- **EXERCISE BRIEF**: Repeat all of the material below word for word, leaving the pictures out of your answer.

##### STORED ROWS

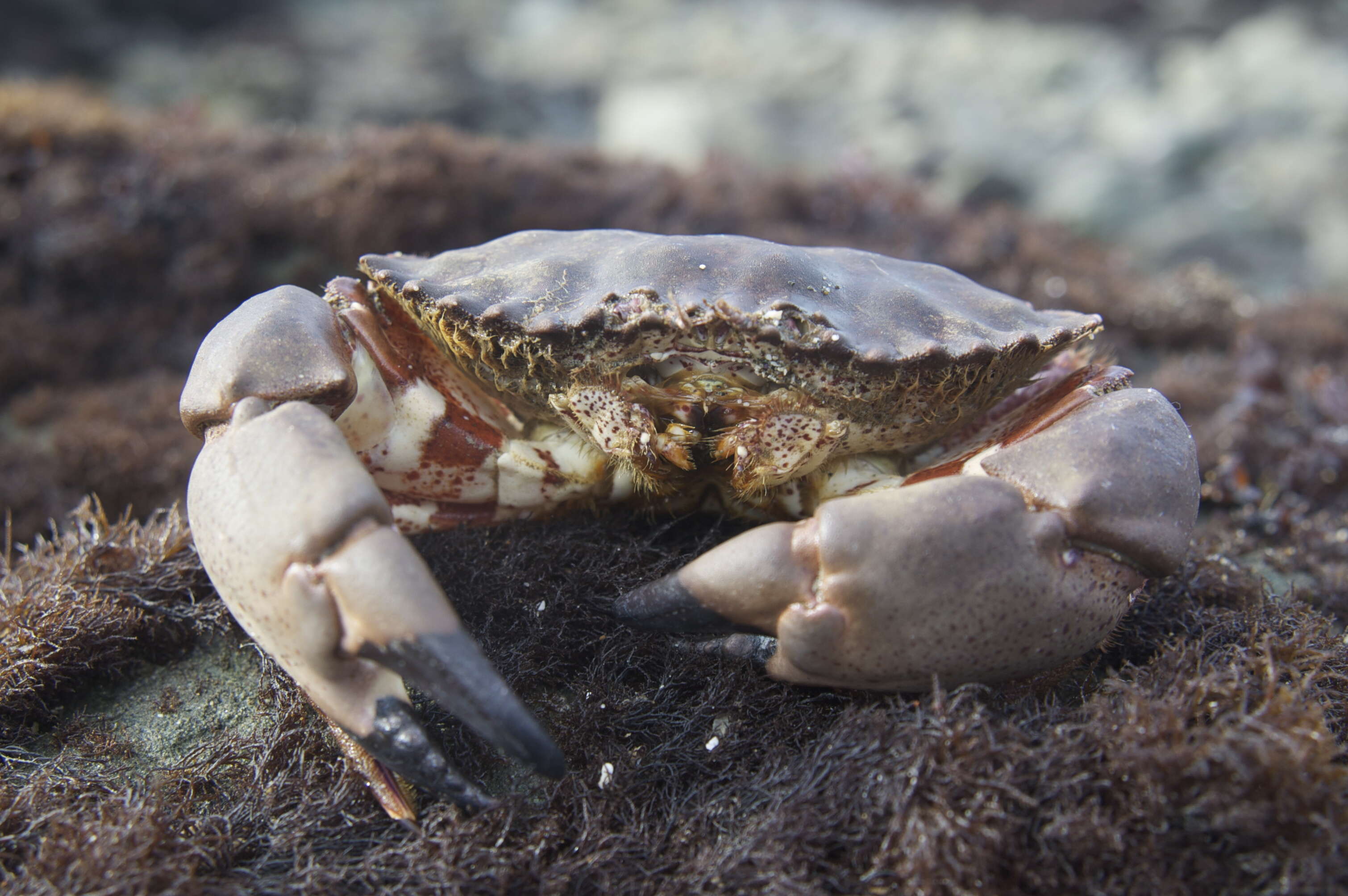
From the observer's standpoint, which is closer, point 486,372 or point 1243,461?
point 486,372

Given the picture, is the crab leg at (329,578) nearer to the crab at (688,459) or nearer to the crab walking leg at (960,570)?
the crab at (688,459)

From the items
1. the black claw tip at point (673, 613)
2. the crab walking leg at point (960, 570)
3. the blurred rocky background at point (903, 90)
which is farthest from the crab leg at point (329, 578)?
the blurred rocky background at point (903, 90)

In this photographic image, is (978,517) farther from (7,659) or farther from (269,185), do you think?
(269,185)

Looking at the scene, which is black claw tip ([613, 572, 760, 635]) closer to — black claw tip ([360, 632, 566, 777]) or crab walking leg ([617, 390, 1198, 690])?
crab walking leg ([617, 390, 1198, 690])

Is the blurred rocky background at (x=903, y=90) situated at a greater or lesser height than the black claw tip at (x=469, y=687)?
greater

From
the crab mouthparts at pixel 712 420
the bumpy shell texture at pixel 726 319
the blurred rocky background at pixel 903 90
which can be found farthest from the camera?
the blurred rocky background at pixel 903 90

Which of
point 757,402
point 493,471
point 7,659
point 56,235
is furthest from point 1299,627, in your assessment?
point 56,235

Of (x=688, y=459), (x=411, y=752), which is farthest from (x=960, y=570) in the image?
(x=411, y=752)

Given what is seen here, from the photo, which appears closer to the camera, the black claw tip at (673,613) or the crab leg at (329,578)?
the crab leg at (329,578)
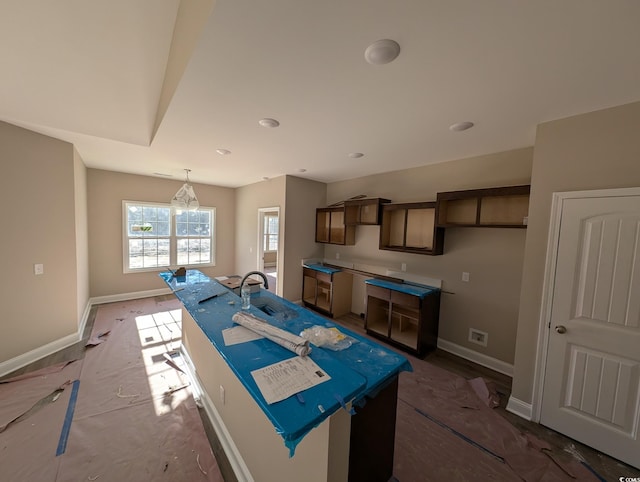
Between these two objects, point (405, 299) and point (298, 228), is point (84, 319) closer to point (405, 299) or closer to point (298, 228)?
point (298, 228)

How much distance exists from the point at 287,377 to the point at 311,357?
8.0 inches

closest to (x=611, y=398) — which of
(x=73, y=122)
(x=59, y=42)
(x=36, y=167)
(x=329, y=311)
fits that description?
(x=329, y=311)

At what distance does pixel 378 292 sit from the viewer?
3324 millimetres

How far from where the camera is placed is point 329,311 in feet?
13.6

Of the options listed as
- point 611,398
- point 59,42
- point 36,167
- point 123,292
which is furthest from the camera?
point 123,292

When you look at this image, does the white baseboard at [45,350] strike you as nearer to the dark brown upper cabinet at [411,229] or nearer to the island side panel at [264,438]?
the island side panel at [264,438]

##########

- **RESPONSE BELOW**:
From the observer's standpoint, which is closer, point 486,372 or point 1243,461?
point 486,372

Given the picture, is the crab leg at (329,578) nearer to the crab at (688,459) or nearer to the crab walking leg at (960,570)?
the crab at (688,459)

From the items
1. the black claw tip at point (673, 613)
2. the crab walking leg at point (960, 570)
3. the blurred rocky background at point (903, 90)
which is farthest from the crab leg at point (329, 578)?
the blurred rocky background at point (903, 90)

In this photographic image, is (978,517) farther from (7,659) or farther from (269,185), do you think?
(269,185)

Looking at the scene, which is black claw tip ([613, 572, 760, 635]) closer to — black claw tip ([360, 632, 566, 777]) or crab walking leg ([617, 390, 1198, 690])?
crab walking leg ([617, 390, 1198, 690])

Is the blurred rocky background at (x=903, y=90) situated at a greater or lesser height than the black claw tip at (x=469, y=687)?
greater

From
the crab mouthparts at pixel 712 420
the bumpy shell texture at pixel 726 319
the blurred rocky background at pixel 903 90
which can be found farthest from the camera?
the blurred rocky background at pixel 903 90

Which of
point 757,402
point 493,471
point 7,659
point 56,235
is furthest from point 1299,627, in your assessment?
point 56,235

Of (x=688, y=459), (x=411, y=752), which is farthest from (x=960, y=570) in the image?
(x=411, y=752)

Given what is seen here, from the photo, which appears closer to the camera, the black claw tip at (673,613) or the crab leg at (329,578)?
the crab leg at (329,578)
Between these two objects, point (405, 299) and point (298, 228), is point (84, 319) closer to point (405, 299) or closer to point (298, 228)?
point (298, 228)

How much distance exists from the point at 287,377 to the point at 311,357?
8.0 inches

closest to (x=611, y=398) — which of
(x=73, y=122)
(x=59, y=42)
(x=36, y=167)
(x=329, y=311)
fits that description?
(x=329, y=311)

At what distance does pixel 378 292 sit from the viewer?
3324 millimetres

How far from where the camera is placed is point 329,311 in feet?
13.6

Of the options listed as
- point 611,398
- point 59,42
- point 36,167
- point 123,292
which is furthest from the camera?
point 123,292

When you look at this image, does the white baseboard at [45,350] strike you as nearer to the dark brown upper cabinet at [411,229] or nearer to the island side panel at [264,438]?
the island side panel at [264,438]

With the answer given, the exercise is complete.